- Born: c. 1600 St. Albans, England
- Died: c. 1682 Colony of Rhode Island and Providence Plantations
- Occupation: shoemaker
- Known for: early proprietor in Colony of Rhode Island and Providence Plantations

= Thomas Olney =

English colonist in North America (c. 1610 – c. 1682)

Thomas Olney (c. 1600 – c. 1682) was an early settler in the English Colony of Rhode Island and Providence Plantations, where he served as a minister at the First Baptist Church, Providence, and was one of the first proprietors in colony.

==Family==
Olney was born in St. Albans, England, about 1600 and was trained as a shoemaker. He married Marie Ashton, the daughter of James and Alice Ashton, at St. Albans Abbey in Hertfordshire, England on September 16, 1629, and they had the following children: Thomas, Epenetus, Nabadiah, James, Mary, Discovered, and Lydia. His first 2 sons were baptized in St. Albans, England and the remainder were born in America. Austin's "The Genealogical Dictionary of Rhode Island" 1887, he refers to Thomas' wife as Mary Small. It is undetermined if he picked up an incorrect surname for his first wife, or if this was a second wife. No record for this marriage has been located at this point.
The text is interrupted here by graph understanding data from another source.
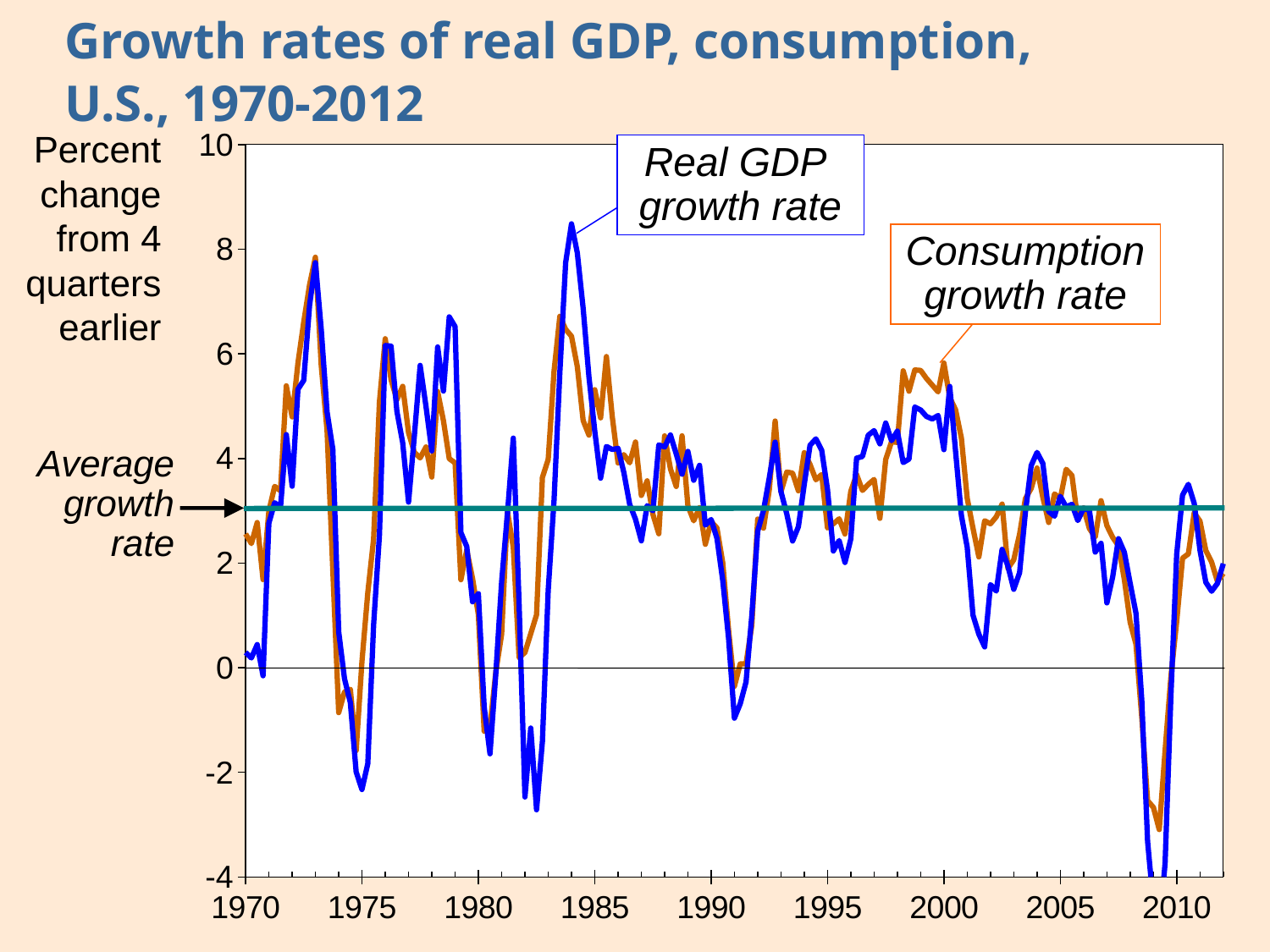
Is the peak of the Real GDP growth rate around 1984 greater or less than 8? greater Is the Consumption growth rate peak around 1973 greater or less than 6? greater Does the Real GDP growth rate rise or fall between 2007 and 2009? fall What colour is the Real GDP growth rate line? blue Is the Average growth rate line greater or less than 4? less What kind of chart is shown on the slide? line chart How many growth rate series are labelled with callout boxes on the chart? 2 Which series reaches the lowest point on the chart, Real GDP growth rate or Consumption growth rate? Real GDP growth rate What is the title of the chart? Growth rates of real GDP, consumption, U.S., 1970-2012 Which series reaches the highest peak on the chart, Real GDP growth rate or Consumption growth rate? Real GDP growth rate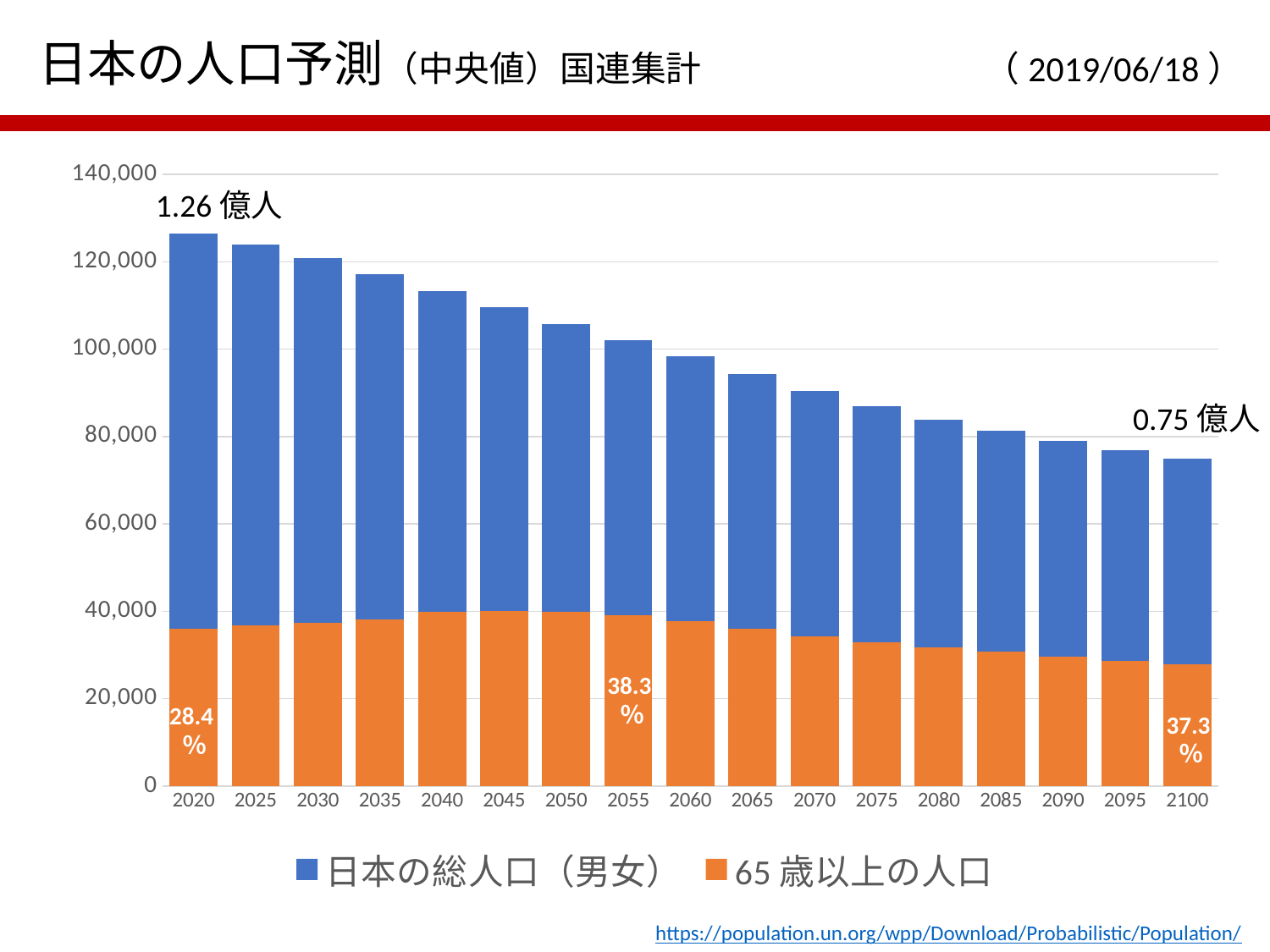
Is the value for 65 歳以上の人口 in 2020 greater or less than 40,000? less Does the value for 日本の総人口（男女） rise or fall from 2020 to 2100? fall What percentage label is shown on the 2100 bar for 65 歳以上の人口? 37.3% How many series does the chart legend list? 2 What kind of chart is shown on the slide? bar chart What annotation is printed above the 2100 bar? 0.75 億人 What percentage label is shown on the 2055 bar for 65 歳以上の人口? 38.3% What percentage label is shown on the 2020 bar for 65 歳以上の人口? 28.4% How many years are shown along the x axis of the chart? 17 Which year has the highest value for 日本の総人口（男女）? 2020 Is the value for 日本の総人口（男女） in 2100 greater or less than 80,000? less What annotation is printed above the 2020 bar? 1.26 億人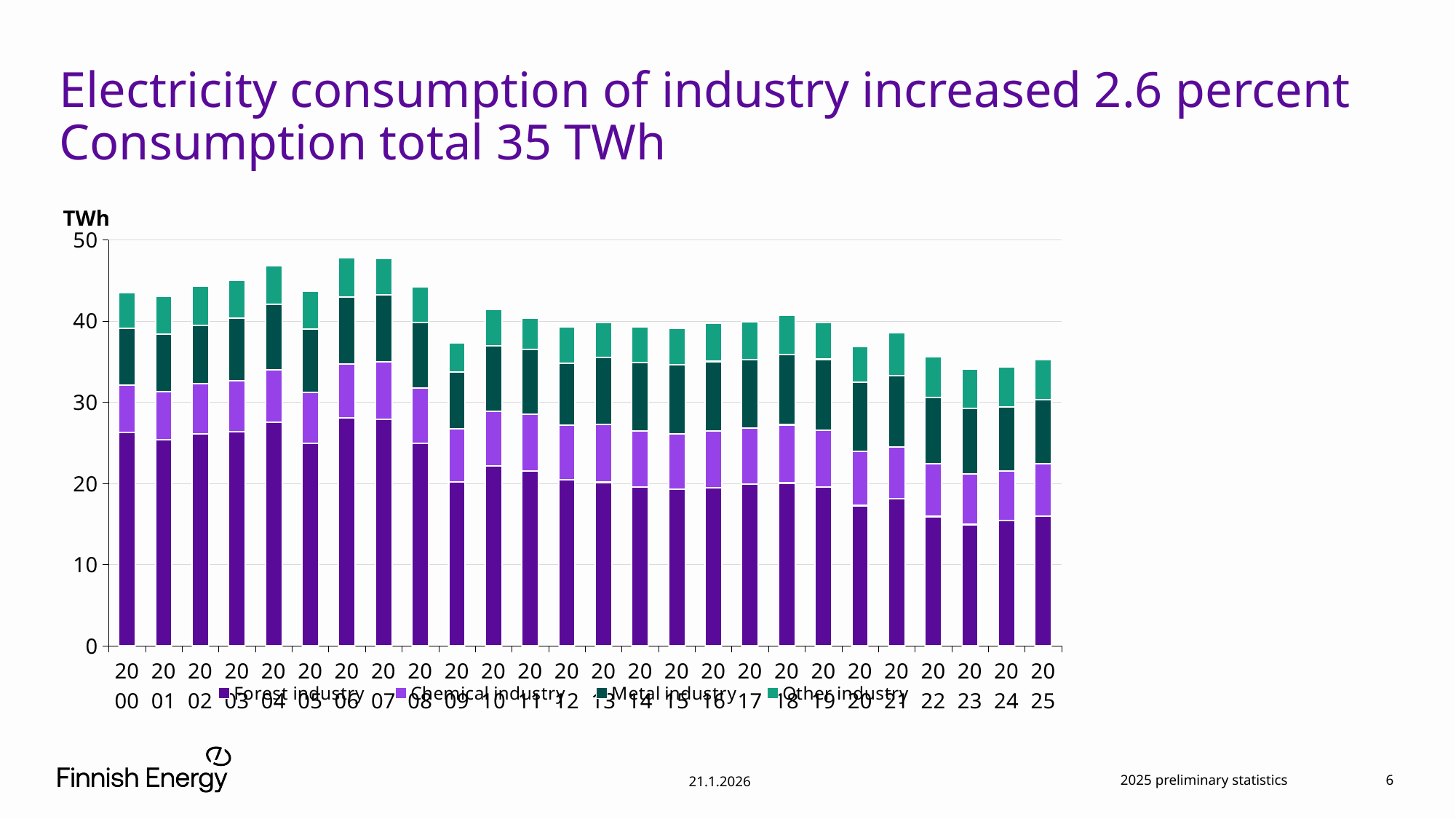
Is the Forest industry segment for 2025 greater or less than 20 TWh? less How many series does the legend list? 4 Is the Forest industry segment for 2000 greater or less than 20 TWh? greater What unit is shown on the vertical axis? TWh What kind of chart is shown on the slide? Stacked bar chart Do the total bars rise or fall from 2007 to 2009? fall Is the total bar for 2000 greater or less than 40 TWh? greater Which year has the larger total bar, 2007 or 2009? 2007 How many years (bars) are plotted on the chart? 26 Which industries are listed in the legend? Forest industry, Chemical industry, Metal industry, Other industry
Olney's will was dated March 21, 1679/80 and proved October 17, 1682 in Providence, Rhode Island.

==Immigration to New England==
Olney and his family immigrated to Massachusetts on the ship Planter, having received their permit to emigrate in April 1635. They arrived in Boston, Massachusetts on 7 June 1635 and first settled in Salem, Massachusetts.
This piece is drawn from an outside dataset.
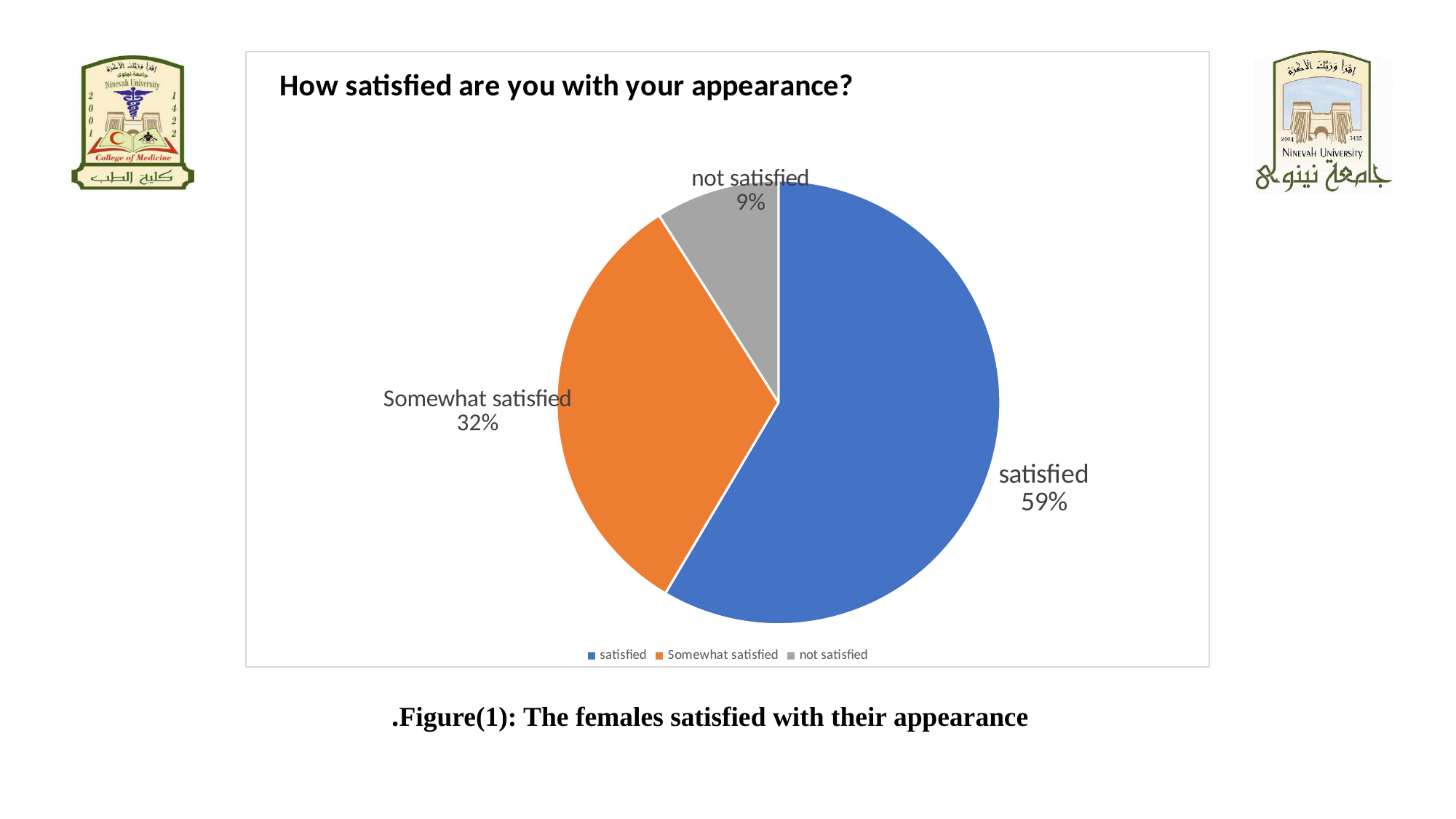
Which category has the smallest slice of the pie? not satisfied What is the difference in percentage points between the "satisfied" and "Somewhat satisfied" slices? 27 What colour is the "Somewhat satisfied" slice? orange What is the difference in percentage points between the "Somewhat satisfied" and "not satisfied" slices? 23 What share of the pie is labelled "not satisfied"? 9% Which slice is larger, "Somewhat satisfied" or "not satisfied"? Somewhat satisfied What kind of chart is shown on the slide? pie chart What is the title of the chart? How satisfied are you with your appearance? What share of the pie is labelled "satisfied"? 59% How many categories does the pie chart show? 3 Which category has the largest slice of the pie? satisfied What share of the pie is labelled "Somewhat satisfied"? 32%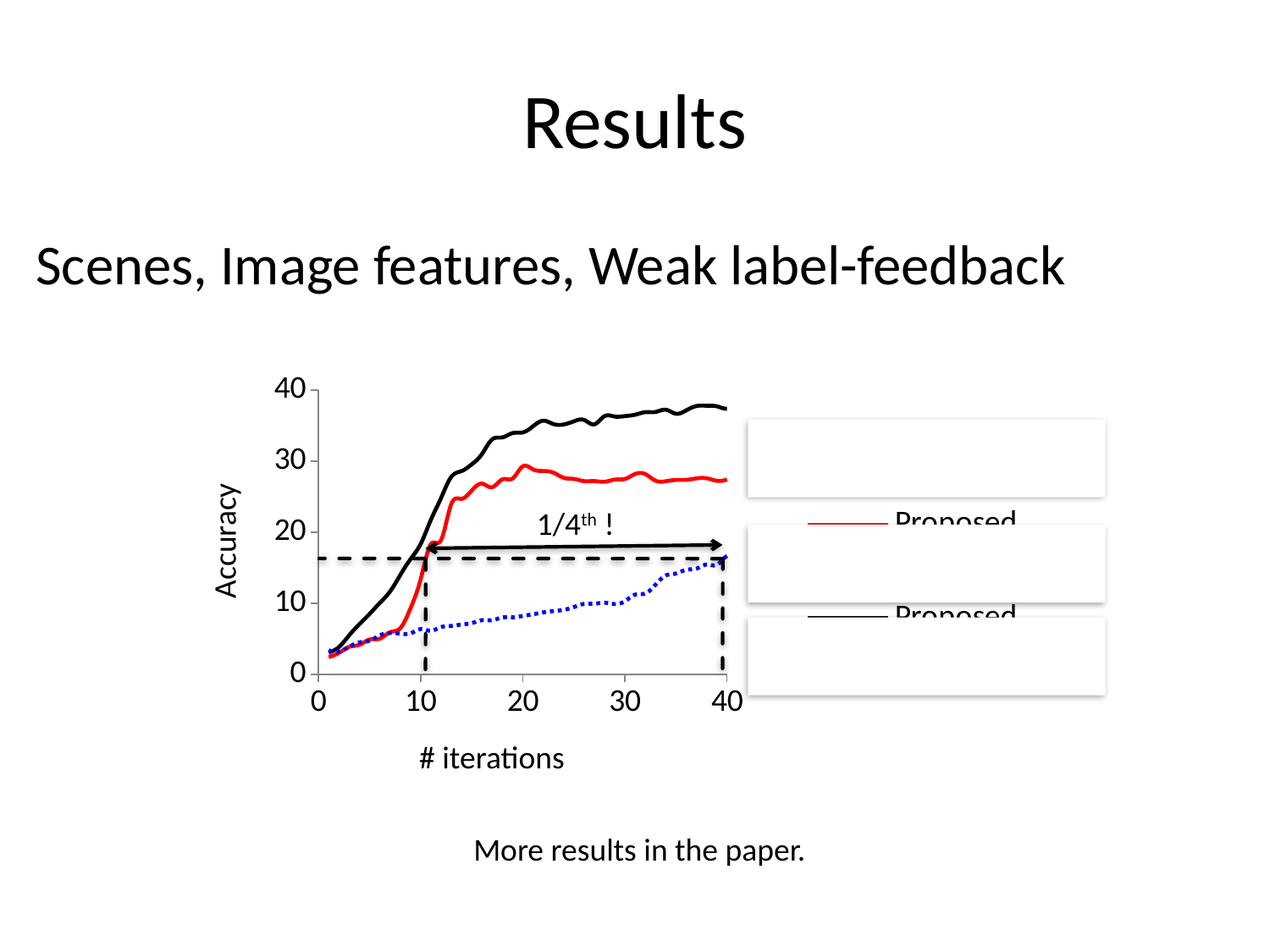
Which line has the lowest accuracy at 40 iterations: the black solid line, the red solid line, or the blue dotted line? the blue dotted line Does the blue dotted line generally rise or fall as the number of iterations increases? rise Is the accuracy of the blue dotted line at 40 iterations greater or less than 20? less Which line reaches the highest accuracy at 40 iterations: the black solid line, the red solid line, or the blue dotted line? the black solid line What kind of chart is shown on the slide? line chart Is the accuracy of the red solid line at 40 iterations greater or less than 30? less What is the label of the y axis? Accuracy At 30 iterations, which has higher accuracy: the red solid line or the blue dotted line? the red solid line Is the accuracy of the blue dotted line at 20 iterations greater or less than 10? less How many lines are plotted on the chart? 3 What is the label of the x axis? # iterations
They were asked to leave Massachusetts Bay Colony due to religious differences, and they moved to Providence in 1638 following Roger Williams. He signed the Providence agreement to form a government in 1640, and he was one of the original 12 persons to whom Roger Williams deeded land that he had purchased from Canonicus and Miantonomi on October 8, 1638. His wife Marie died between 1645 when her last child was born and 15 Aug 1659, when her husband Thomas refers to persons who might claim thirds in a piece of land he was selling.
== Political career ==
Olney served the town in various capacities including the first Treasurer, Court Assistant, Town Councilman, Clerk, Assistant to the General Court of Trials, Commissioner, Justice of the Peace, Town Moderator, Fence Viewer, juryman, tax collector and Commissioner to End Small Causes. He was on a sub-committee to prevent sale of ammunition to the Indians and numerous other committee's. He was named as one of the ten Assistants to the Governor in the Royal Charter of 1663, a document which served as the basis for Rhode Island's government for nearly two centuries.

==First Baptist Church==
Olney was one of the original members of the First Baptist Church in Providence, but he and several others withdrew from the Six-Principle Baptists under William Wickenden's leadership to found a second church in 1653/4. He served as lay pastor for this small congregation until his death in Providence between June 16 and October 9, 1682.